El orden no es la justicia, y no es la paz. Pero sí es la medida mínima para poder alcanzarla. Tenemos que insistir, contra las piedades sentimentalistas de nuestro progresismo patrio y de los medios internacionales, en que ni la paz es incompatible con el uso legítimo de la fuerza ni la justicia es posible sin un grado de coación. La coacción es necesaria para la verdadera libertad, y para la existencia de una sociedad buena. El derecho penal, por ejemplo, es coactivo. Y queremos que corruptos, asesinos y violadores, sea cual fuese su rango o función social, se enfrenten a él. La diferencia entre la verdadera violencia, entre la coacción injusta que rompe la paz en un sentido estricto, y la fuerza legítima que la garantiza, es el que esté dirigida o no a preservar o restaurar la tranquilidad en el orden justo.

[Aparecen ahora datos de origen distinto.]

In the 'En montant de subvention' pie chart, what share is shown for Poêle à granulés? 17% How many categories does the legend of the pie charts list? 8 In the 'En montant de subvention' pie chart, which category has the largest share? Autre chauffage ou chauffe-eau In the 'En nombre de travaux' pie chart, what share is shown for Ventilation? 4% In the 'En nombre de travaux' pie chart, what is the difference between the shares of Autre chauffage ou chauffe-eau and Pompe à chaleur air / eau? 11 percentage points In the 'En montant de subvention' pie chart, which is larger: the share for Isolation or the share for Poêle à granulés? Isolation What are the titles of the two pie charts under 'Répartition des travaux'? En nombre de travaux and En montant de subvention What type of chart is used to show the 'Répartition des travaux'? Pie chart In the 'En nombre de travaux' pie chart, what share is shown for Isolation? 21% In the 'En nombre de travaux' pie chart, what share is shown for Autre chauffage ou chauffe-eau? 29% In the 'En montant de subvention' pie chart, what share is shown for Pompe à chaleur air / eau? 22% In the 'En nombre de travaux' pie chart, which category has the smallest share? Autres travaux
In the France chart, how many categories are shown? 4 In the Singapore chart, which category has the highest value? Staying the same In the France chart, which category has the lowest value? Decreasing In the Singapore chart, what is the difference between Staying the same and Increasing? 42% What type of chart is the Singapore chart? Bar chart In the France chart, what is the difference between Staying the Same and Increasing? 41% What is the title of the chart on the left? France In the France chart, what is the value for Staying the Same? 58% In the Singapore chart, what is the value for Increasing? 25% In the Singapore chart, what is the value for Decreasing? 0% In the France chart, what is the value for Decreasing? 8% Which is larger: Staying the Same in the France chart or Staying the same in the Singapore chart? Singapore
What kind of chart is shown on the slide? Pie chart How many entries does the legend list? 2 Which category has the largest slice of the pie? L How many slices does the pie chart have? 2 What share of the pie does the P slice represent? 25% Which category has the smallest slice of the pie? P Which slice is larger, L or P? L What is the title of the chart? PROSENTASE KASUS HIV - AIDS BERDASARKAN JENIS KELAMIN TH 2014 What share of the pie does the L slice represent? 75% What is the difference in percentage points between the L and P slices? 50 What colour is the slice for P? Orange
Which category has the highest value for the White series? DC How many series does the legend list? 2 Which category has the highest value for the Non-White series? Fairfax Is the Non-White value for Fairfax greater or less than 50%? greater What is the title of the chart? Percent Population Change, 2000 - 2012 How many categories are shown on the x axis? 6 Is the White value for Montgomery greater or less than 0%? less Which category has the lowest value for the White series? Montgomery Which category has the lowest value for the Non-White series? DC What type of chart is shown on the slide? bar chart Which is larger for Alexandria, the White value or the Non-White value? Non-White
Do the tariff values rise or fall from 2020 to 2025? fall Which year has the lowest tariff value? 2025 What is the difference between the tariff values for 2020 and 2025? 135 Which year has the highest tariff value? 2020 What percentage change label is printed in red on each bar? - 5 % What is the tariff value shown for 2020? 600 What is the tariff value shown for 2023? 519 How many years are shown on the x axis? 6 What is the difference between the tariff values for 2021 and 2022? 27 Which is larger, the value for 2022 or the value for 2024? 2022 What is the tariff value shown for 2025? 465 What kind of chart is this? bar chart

Aquí podríamos tirar de la historia de los condados catalanes para iluminar la situación en EEUU (no vamos a vivir siempre mirando hacia afuera), y para darnos una idea de cómo deberíamos actuar nosotros. Tras años de campesinado libre, y una nobleza sujeta por el poder real (y condal) a las leyes, gran parte de Cataluña entró en un periodo de abuso de autoridad por parte de las familias nobles y revueltas campesinas. Esto no tuvo fin hasta la instauración de la Paz y tregua de Dios. La Iglesia, con el respaldo de la autoridad condal, declaraba ciertos lugares y tiempos (de sábado a lunes y las fiestas de guardar) como tiempos de paz bajo pena de excomunión y sanción civil. Solamente en el contexto de esta medida mínima de orden se pudo volver a la vez a garantizar la paz y someter a los nobles a la justicia, restableciendo a los campesinos en el disfrute tranquilo de sus tierras y derechos.
Esta lección es inmediatamente aplicable en nuestros días. Podemos reducir los temas a una lucha entre fascistas y antifascistas, (o pelearnos sobre si se puede diferenciar entre anti-antifascistas y fascistas). Podemos hundirnos en el fango de las acusaciones mutuas con respecto a nuestras opiniones de conflictos en el extranjero (o en la metrópoli, según se vea) y los locales. Podemos aprovechar cualquier oportunidad para avanzar nuestras narrativas disgregadoras y ocupar espacio en una lucha más faccional que verdaderamente política. Podemos actuar como quienes todos tenemos en mente, o acaso sería posible que busquemos el camino a un verdadero orden hacia el bien. Sería quizá posible entender que si es cierto que la justicia y la paz no pueden existir la una sin la otra, entonces es necesario establecer un orden capaz de garantizar ambas.